Research efforts are designed to promote the most effective treatments for complex heart problems. One example is a major basic research initiative to understand the remodeling of pulmonary arteries in response to abnormal pressures and new ways of treating these high pressures. This laboratory research is conducted in collaboration with a large clinical program to test new drugs for children with pulmonary hypertension. Additional ongoing studies evaluate the impact of various heart surgeries on long-term outcomes and ways to improve diagnostic catheterizations. Other major research efforts aim to understand circulation using computer modeling and in vitro mock-up systems; and both basic and applied studies are conducted on techniques and devices to repair heart defects without surgery. Additionally, in collaboration with the Barbara Davis Center for Childhood Diabetes, research in transplant biology has found new avenues of manipulation for the immune system that have markedly reduced the amount of rejection of the transplanted heart.
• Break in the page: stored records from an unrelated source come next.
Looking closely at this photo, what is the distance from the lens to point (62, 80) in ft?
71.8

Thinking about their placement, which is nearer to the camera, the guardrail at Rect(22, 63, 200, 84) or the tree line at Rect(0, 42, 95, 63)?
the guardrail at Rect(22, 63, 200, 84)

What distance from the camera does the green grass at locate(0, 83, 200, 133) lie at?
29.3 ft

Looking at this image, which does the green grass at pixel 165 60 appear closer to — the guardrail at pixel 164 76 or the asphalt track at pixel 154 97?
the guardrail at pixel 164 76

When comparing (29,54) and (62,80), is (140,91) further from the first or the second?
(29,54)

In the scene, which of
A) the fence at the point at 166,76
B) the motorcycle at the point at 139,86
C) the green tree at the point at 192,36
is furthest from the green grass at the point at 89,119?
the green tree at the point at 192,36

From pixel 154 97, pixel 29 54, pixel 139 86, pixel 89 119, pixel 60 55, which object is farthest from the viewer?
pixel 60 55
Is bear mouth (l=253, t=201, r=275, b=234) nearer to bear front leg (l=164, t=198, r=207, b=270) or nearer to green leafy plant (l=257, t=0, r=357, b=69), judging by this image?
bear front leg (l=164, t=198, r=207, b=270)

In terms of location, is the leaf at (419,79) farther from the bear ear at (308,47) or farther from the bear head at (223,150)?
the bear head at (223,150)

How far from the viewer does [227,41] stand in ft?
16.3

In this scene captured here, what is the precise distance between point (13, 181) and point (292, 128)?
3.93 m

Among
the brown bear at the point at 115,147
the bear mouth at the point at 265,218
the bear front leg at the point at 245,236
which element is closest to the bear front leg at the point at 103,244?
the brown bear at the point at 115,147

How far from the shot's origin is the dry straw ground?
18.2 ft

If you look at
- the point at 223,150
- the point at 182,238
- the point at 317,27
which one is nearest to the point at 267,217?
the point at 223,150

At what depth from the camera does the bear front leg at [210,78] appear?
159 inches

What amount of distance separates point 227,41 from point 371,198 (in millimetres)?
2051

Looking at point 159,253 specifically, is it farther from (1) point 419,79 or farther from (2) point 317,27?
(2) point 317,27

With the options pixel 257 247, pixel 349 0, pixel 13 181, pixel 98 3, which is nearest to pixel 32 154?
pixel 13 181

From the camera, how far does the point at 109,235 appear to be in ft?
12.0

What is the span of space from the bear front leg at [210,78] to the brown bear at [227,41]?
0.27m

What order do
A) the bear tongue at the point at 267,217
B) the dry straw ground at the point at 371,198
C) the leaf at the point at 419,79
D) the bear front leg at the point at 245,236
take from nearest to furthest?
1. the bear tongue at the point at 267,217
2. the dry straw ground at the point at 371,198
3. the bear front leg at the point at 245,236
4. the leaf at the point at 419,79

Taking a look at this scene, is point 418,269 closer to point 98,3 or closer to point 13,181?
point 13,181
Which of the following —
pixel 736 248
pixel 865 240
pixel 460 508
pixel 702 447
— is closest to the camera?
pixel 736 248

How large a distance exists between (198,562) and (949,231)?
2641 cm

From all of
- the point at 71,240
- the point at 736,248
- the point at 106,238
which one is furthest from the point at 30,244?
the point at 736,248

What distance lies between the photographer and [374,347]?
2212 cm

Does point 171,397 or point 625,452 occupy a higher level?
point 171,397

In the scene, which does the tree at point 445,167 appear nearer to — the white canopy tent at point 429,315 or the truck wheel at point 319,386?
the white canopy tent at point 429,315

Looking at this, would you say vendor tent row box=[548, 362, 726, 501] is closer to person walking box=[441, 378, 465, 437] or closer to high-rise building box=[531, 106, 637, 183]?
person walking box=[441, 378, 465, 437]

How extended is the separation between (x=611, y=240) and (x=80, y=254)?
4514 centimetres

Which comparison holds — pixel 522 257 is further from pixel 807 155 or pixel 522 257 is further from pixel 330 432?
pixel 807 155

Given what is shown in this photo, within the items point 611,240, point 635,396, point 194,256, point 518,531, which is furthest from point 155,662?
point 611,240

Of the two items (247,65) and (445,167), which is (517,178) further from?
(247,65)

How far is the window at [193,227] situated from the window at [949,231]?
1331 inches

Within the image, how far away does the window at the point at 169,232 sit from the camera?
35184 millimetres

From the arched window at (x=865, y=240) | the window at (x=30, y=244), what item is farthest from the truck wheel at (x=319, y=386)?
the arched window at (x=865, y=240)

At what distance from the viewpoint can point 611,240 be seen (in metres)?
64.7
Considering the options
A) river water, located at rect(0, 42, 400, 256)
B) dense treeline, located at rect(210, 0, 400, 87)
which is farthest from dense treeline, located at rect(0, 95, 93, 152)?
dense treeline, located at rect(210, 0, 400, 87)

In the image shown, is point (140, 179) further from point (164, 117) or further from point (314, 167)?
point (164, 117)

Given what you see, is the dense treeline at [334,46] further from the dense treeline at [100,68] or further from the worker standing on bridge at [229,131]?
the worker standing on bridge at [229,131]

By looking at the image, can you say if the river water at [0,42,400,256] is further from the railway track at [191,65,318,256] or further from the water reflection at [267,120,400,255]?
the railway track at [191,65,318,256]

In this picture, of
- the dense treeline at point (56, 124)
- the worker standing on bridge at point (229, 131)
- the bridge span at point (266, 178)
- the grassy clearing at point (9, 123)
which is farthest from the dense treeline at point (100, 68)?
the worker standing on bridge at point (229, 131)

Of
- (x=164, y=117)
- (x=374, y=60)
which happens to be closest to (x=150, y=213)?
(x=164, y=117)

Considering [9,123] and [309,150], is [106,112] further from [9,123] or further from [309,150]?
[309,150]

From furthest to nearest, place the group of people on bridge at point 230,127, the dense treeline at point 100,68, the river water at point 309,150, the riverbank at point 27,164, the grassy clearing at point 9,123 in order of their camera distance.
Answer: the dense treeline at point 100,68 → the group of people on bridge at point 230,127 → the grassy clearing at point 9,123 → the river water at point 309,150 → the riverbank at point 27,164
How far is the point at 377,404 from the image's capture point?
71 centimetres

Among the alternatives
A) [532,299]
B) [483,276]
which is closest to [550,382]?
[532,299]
François Lacour-Gayet, MD, head of pediatric cardiothoracic surgery, is a world-renowned surgeon. An expert in the repair of complex congenital heart lesions in neonates, Dr. Lacour-Gayet is a pioneer in the Arterial Switch procedure and is internationally recognized for his experience with aortic arch obstruction and repairs of the double outlet right ventricle. He has introduced new minimally invasive surgical techniques, performing open-heart surgery through a posterior thoracotomy method that minimizes visible scarring. He is also one of the world’s leading surgeons in the Norwood procedure, which is now the primary approach to hypoplastic left heart. Looking to the future, Dr. Lacour-Gayet outlines some of the latest trends in treating congenital heart disease: “While some procedures necessarily are staged, we are moving more to one-time repair surgeries in which multiple defects are addressed. Many children are slow to thrive between staged procedures. A single operation can substantially promote a child’s growth and development,” he said.
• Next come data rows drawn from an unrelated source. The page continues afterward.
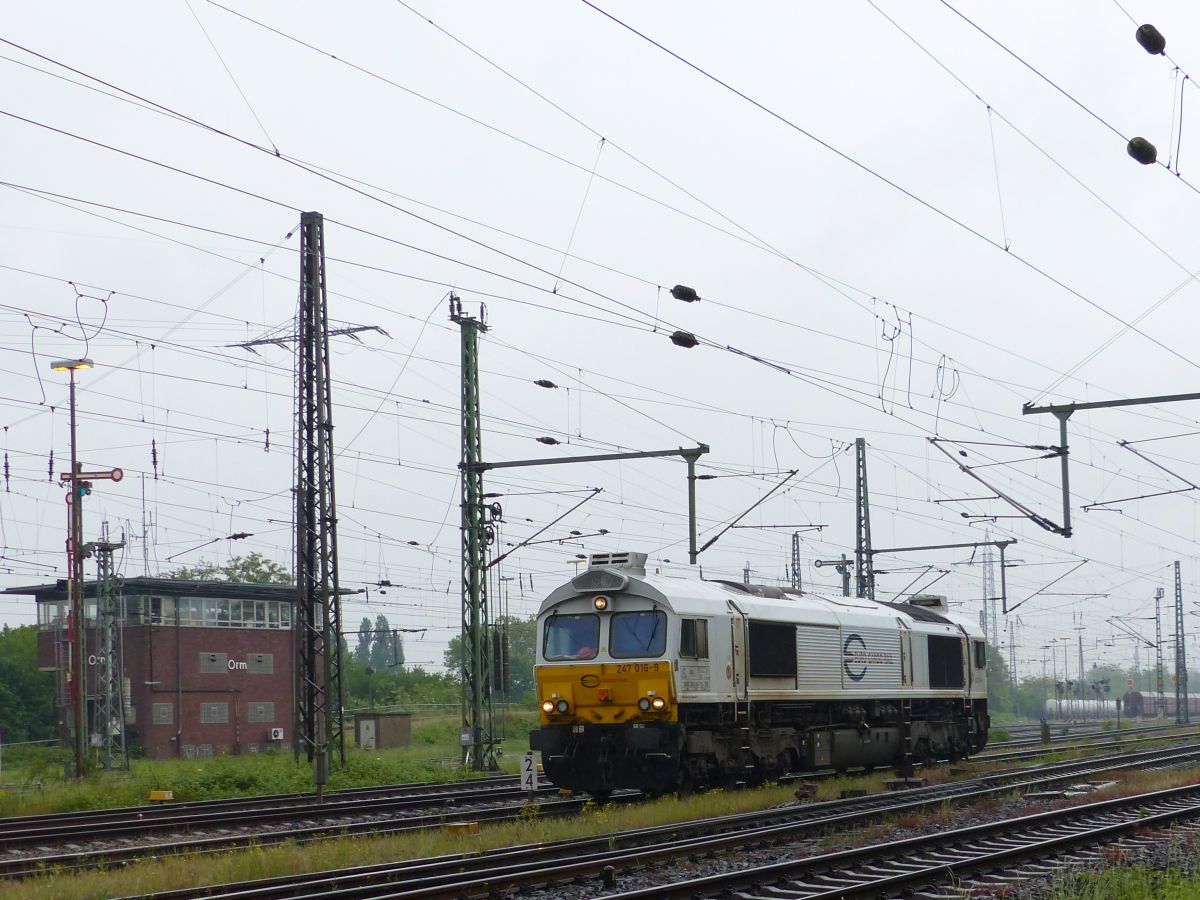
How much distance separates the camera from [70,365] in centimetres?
2953

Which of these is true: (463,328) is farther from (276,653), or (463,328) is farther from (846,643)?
(276,653)

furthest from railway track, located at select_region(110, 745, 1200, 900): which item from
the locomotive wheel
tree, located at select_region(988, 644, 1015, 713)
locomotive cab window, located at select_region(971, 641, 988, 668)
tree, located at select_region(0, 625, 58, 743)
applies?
tree, located at select_region(988, 644, 1015, 713)

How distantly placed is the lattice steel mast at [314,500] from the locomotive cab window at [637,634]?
6.46 meters

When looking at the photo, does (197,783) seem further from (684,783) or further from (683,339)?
(683,339)

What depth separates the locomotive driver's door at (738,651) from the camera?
23.7 metres

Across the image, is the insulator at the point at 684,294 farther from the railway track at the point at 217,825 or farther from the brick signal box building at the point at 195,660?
the brick signal box building at the point at 195,660

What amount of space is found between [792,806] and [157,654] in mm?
42076

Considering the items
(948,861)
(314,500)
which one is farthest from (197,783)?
(948,861)

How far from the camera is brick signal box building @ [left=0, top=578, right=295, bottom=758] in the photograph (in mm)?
56250

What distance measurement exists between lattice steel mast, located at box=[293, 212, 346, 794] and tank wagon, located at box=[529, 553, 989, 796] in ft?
17.5

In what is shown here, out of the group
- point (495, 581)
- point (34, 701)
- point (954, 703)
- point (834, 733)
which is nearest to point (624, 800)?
point (834, 733)

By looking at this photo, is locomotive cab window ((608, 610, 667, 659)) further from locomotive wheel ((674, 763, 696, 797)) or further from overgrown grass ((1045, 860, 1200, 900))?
overgrown grass ((1045, 860, 1200, 900))

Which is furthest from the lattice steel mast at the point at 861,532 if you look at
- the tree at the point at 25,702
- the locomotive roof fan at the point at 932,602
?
the tree at the point at 25,702

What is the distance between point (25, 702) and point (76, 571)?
143ft
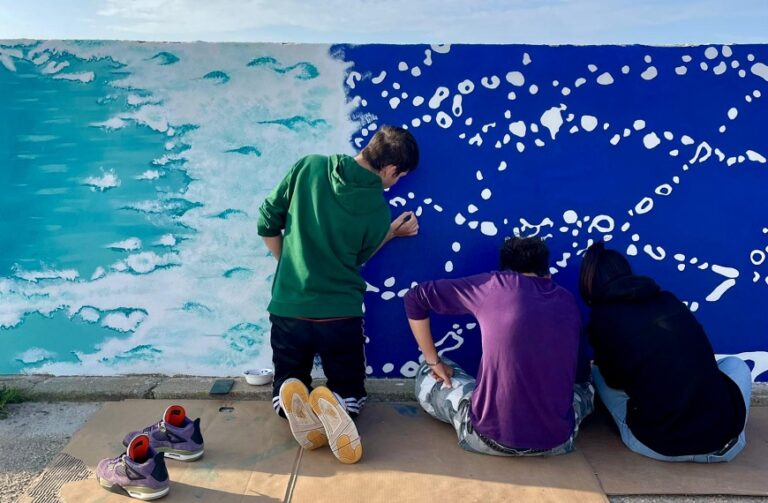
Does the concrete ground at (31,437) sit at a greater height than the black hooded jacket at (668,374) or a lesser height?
lesser

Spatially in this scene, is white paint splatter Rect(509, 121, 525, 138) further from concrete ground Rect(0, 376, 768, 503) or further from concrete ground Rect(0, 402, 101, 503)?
concrete ground Rect(0, 402, 101, 503)

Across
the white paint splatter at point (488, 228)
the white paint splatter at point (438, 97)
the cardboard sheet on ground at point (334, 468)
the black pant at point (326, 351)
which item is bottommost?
the cardboard sheet on ground at point (334, 468)

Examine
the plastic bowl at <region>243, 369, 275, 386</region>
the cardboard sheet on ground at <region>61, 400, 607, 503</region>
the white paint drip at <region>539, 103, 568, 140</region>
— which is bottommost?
the cardboard sheet on ground at <region>61, 400, 607, 503</region>

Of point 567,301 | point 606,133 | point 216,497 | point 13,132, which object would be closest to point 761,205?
point 606,133

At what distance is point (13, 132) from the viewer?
3389mm

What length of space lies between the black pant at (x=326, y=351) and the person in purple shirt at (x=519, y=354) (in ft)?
1.30

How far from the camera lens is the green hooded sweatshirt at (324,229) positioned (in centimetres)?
286

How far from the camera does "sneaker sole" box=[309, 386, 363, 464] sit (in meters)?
2.69

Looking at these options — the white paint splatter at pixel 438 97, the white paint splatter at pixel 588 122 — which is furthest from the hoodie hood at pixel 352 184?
the white paint splatter at pixel 588 122

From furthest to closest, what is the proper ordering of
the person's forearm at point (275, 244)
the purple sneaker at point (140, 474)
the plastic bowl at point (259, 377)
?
the plastic bowl at point (259, 377) → the person's forearm at point (275, 244) → the purple sneaker at point (140, 474)

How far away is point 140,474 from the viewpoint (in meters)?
2.45

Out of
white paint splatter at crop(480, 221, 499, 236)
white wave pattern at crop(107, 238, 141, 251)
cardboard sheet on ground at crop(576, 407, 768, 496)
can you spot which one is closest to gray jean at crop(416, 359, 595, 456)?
cardboard sheet on ground at crop(576, 407, 768, 496)

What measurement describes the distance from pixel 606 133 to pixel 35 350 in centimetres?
345

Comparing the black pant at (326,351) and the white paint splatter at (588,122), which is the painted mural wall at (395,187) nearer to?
the white paint splatter at (588,122)
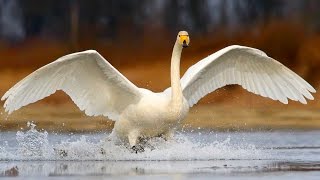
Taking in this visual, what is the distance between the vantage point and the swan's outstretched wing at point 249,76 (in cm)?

Another significant success is the Aristotle Score, a scoring tool for assessing the complexity of cardiac surgery that was developed by an international group of experts under the leadership of Dr. Lacour-Gayet. The Aristotle Score provides a numerical representation of the complexity of a congenital heart surgery procedure, based on projected mortality, morbidity and estimated surgical difficulty, and offers a quantitative basis for the evaluation of performance. Efforts are underway to validate the scoring tool based on outcome data. Our nationally and internationally renowned cardiac care teams, state-of-the-art technologies and leading-edge research place the Heart Institute at the forefront of pediatric cardiac care in the nation.